Image-text web data

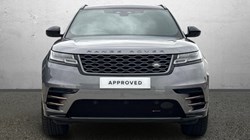 2023 (23) LAND ROVER RANGE ROVER VELAR 2.0 D200 R-Dynamic S 5dr Auto 5306797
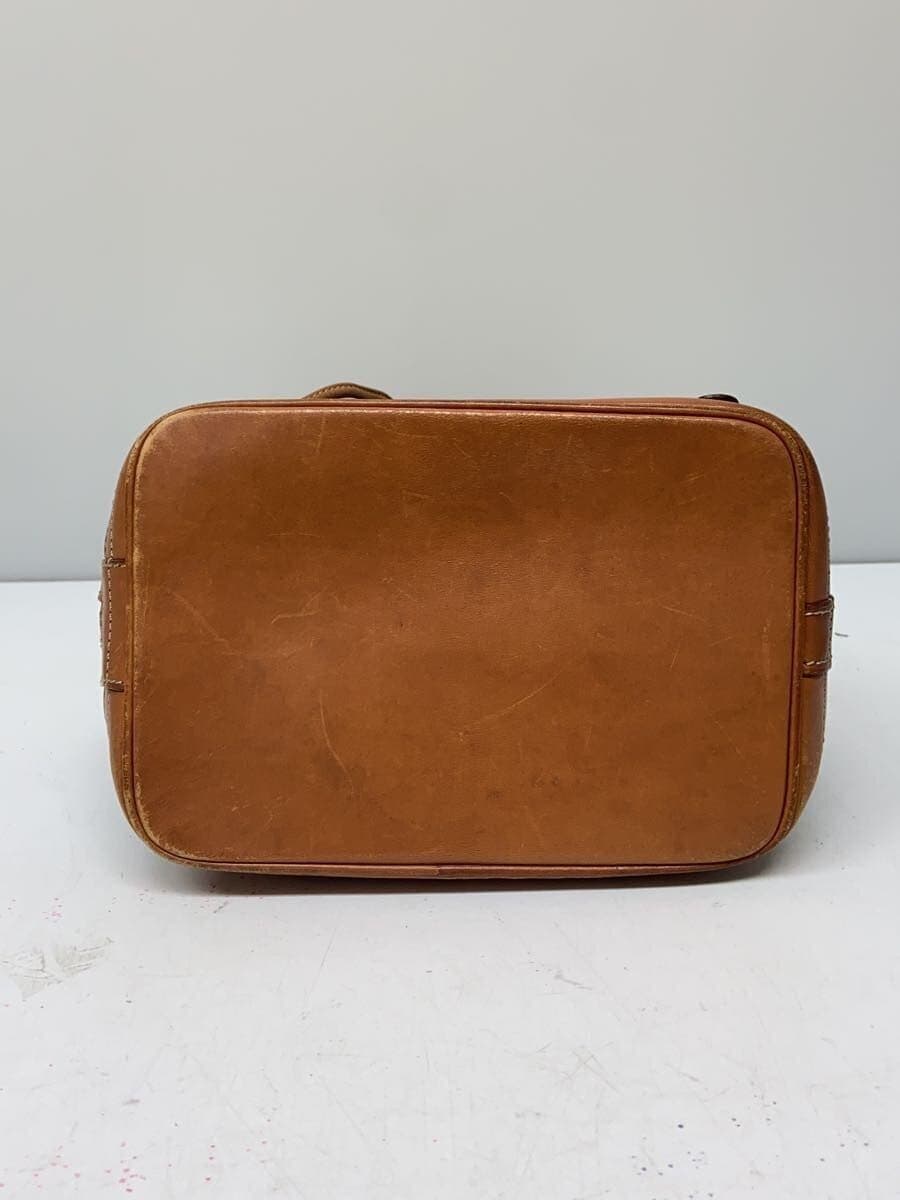 CELINE shoulder bag -- BRW Macadam 4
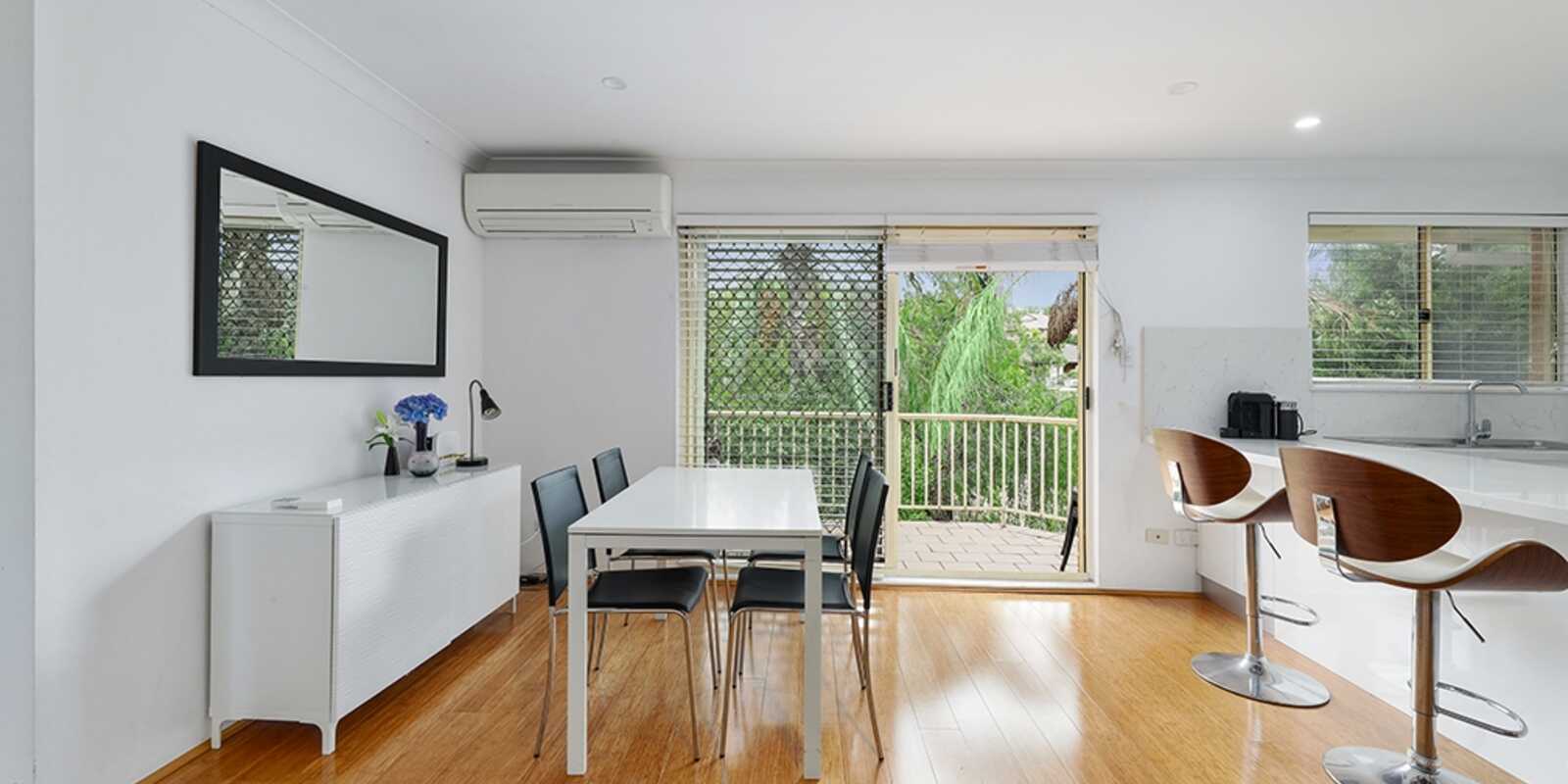 8/9 Hill Street Marrickville 8/9 Hill Street Marrickville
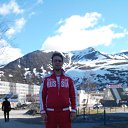 ���� ���������, ����������� - ��������� 5 ���� 2016 � ������ ���� ����������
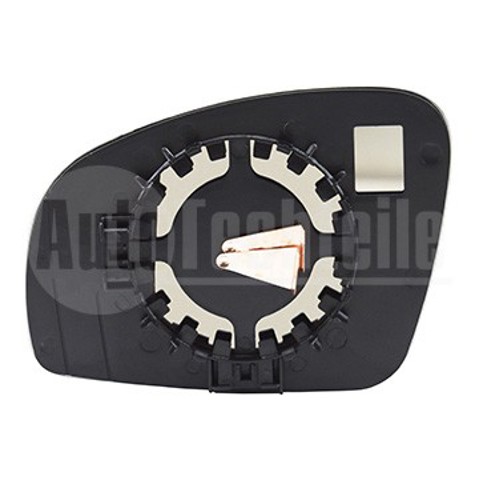 Зеркальный элемент правый 3857054 AUTOTECHTEILE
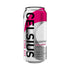 CELSIUS ESSENTIALS Performance Energy Drink, Sparkling Dragonberry, 16 Fl Oz (Pack of 12) - Celsius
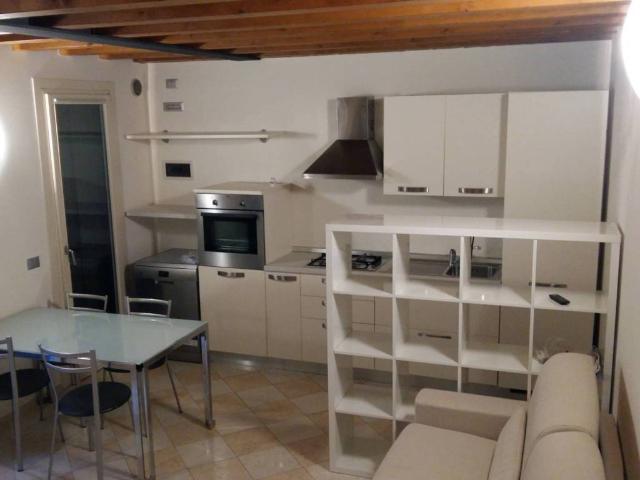 Casa indipendente in affitto a Padova PD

== Problem details ==
Transcribe exactly the lines running from the line with "CELINE shoulder bag -- BRW Macadam 4" to the last line of the entries. Pictures stay out of the copy.

== Exercise response ==
 CELINE shoulder bag -- BRW Macadam 4
 8/9 Hill Street Marrickville 8/9 Hill Street Marrickville
 ���� ���������, ����������� - ��������� 5 ���� 2016 � ������ ���� ����������
 Зеркальный элемент правый 3857054 AUTOTECHTEILE
 CELSIUS ESSENTIALS Performance Energy Drink, Sparkling Dragonberry, 16 Fl Oz (Pack of 12) - Celsius
 Casa indipendente in affitto a Padova PD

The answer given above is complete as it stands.